• _Data for this exercise_
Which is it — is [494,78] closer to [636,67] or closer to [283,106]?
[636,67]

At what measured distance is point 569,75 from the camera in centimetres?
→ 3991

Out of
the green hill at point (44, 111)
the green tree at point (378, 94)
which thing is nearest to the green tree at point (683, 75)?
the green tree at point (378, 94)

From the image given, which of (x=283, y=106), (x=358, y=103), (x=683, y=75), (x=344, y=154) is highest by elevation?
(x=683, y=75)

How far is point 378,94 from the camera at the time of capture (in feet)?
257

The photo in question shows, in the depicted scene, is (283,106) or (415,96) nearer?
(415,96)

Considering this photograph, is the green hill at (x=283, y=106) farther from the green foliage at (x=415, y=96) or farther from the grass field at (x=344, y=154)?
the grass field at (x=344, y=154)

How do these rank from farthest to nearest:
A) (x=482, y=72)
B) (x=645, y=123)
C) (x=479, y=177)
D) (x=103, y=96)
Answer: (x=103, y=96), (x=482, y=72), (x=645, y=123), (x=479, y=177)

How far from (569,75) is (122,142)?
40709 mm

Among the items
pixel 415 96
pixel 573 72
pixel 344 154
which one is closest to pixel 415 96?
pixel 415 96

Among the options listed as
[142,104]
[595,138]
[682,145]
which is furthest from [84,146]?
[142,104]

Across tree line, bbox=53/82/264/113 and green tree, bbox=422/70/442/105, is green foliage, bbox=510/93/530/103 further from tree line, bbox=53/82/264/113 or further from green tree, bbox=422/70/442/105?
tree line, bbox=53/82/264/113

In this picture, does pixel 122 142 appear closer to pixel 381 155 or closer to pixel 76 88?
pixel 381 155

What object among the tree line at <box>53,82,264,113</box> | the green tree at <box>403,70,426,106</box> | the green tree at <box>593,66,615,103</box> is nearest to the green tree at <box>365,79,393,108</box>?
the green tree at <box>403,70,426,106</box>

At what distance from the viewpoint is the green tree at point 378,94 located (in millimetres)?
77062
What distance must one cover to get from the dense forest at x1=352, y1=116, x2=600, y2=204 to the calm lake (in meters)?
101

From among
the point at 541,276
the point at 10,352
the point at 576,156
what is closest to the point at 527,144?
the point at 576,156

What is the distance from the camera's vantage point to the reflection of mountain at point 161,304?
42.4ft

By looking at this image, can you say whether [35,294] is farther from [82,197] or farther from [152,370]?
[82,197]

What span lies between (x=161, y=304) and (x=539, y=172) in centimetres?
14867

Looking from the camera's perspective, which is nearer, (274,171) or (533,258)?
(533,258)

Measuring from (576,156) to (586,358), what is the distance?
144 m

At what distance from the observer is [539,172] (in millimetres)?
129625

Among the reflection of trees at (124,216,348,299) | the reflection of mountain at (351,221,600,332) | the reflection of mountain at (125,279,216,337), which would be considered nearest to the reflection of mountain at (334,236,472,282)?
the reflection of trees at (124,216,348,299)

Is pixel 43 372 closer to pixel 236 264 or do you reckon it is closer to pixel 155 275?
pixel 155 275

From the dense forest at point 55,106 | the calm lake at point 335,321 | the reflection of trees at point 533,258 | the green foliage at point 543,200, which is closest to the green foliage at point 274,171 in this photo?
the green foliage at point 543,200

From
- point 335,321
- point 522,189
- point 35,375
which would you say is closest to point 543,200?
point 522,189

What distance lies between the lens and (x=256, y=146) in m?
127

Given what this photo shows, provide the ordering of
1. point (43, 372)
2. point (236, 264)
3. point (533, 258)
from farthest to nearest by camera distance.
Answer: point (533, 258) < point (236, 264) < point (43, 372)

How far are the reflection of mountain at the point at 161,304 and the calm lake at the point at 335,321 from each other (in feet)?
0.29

• _To be done_
Starting with the line containing "How far are" and going on through the end of the entries, write those lines out again, switching "calm lake" to "still lake" and leaving everything else unchanged.

• _Exercise solution_
How far are the reflection of mountain at the point at 161,304 and the still lake at the point at 335,321 from each other (in feet)?
0.29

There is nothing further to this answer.